# Horses in Vestmannaeyjar



## Sissimut-icehestar (Jan 20, 2008)

ok, in my vacation in Vestmannaeyjar i just had to find some horses and here they are 








look at his mane 
























i wouldn´t want to be the one that had to take care of that !








i want to buy that one :shock: 
























look how calm he is ! I´ve never met that horse before !
















there were 4 horses there but 2 were alittle shy !








and some cuties we saw on the drive home !

well, that´s it ! enjoy


----------



## Dumas'_Grrrl (Apr 2, 2008)

GREAT pictures!!!! I love the Avatar too!!! (you are such a cutie too!)


----------



## Sissimut-icehestar (Jan 20, 2008)

thanks  
i actually drew about 26 of those horses+my name in a beach :lol: some people stopped to take a look :lol:


----------



## Sara (Jul 6, 2007)

Beautiful horses! I'm a sucker for buckskins


----------



## PoptartShop (Jul 25, 2010)

Oh wow...they are GORGEOUS. I'm also in love with the buckskin.  LOL! Beautiful.


----------



## SDS (Jun 21, 2008)

I'm with you guys! I love buckskins!

Those horses are very GORGEOUS!


----------



## Barbarosa (May 19, 2008)

Thanks for sharing the pictures Sis. I always like looking at those mighty little horses  Beautyful country too...


----------



## Small_Town_Girl (Feb 15, 2008)

Wow, cute lil tubby things! The scenery is beyond beautiful! :shock: 

What breed of horses are they? They are gorgeous.


----------



## Sissimut-icehestar (Jan 20, 2008)

thanks you all  
STG- those are icelandics, there are only icelandic horses in iceland :wink: 
yeah, these islands are so pretty ! and so interesting, for one about 10% of the island is only 35 years old :shock: lava from the volcano there went over some of the town too :!:


----------



## Rosa (Aug 12, 2008)

beautiful... vestmannaeyar are so beautiful. and looks like you got some good weather too!

you live near Hofsós? i used to live there! i spent 8 months on a farm there training/taming horses.


----------



## Jubilee Rose (May 28, 2008)

:shock: :shock: Oh my gosh, those horses are sooo beautiful. Great pics, thanks for sharing!


----------



## Sissimut-icehestar (Jan 20, 2008)

Thanks all  
rosa- no only my horses live near hofsós !

**SUPPLIED RECORDS**.
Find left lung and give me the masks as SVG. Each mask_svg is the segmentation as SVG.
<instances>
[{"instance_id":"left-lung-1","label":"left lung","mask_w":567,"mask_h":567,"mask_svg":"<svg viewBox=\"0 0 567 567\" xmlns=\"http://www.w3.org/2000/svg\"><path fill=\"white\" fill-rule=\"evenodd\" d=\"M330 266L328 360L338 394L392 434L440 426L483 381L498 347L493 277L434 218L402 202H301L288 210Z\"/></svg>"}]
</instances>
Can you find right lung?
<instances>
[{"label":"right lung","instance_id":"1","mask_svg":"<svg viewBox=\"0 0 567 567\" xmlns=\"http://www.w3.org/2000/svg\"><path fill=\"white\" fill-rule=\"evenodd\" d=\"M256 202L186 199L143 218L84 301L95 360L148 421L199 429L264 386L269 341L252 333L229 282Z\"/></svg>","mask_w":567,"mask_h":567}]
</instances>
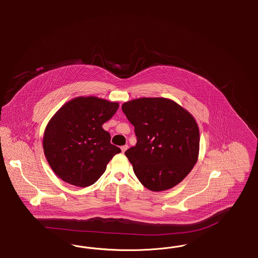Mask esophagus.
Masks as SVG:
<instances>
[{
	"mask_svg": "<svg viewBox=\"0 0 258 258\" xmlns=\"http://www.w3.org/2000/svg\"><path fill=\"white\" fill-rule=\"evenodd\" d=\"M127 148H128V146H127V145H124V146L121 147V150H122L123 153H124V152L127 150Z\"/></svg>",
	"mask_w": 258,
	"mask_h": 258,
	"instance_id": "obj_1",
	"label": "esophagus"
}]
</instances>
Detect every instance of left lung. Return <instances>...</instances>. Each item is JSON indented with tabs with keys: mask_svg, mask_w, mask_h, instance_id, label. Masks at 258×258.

* * *

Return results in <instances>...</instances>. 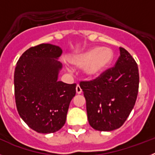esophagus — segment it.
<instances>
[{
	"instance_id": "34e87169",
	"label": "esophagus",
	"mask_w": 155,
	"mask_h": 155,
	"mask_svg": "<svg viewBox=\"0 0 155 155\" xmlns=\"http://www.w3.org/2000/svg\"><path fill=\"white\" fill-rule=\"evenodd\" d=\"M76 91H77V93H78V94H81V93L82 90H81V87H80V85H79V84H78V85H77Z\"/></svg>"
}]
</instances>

**TASK TO CARRY OUT**. Repeat word for word the stretch of the forum thread about horses in Vestmannaeyjar that begins with the words "thanks you all" and ends with "good weather too!".

**COMPLETE ANSWER**.
thanks you all  
STG- those are icelandics, there are only icelandic horses in iceland :wink: 
yeah, these islands are so pretty ! and so interesting, for one about 10% of the island is only 35 years old :shock: lava from the volcano there went over some of the town too :!:


----------



## Rosa (Aug 12, 2008)

beautiful... vestmannaeyar are so beautiful. and looks like you got some good weather too!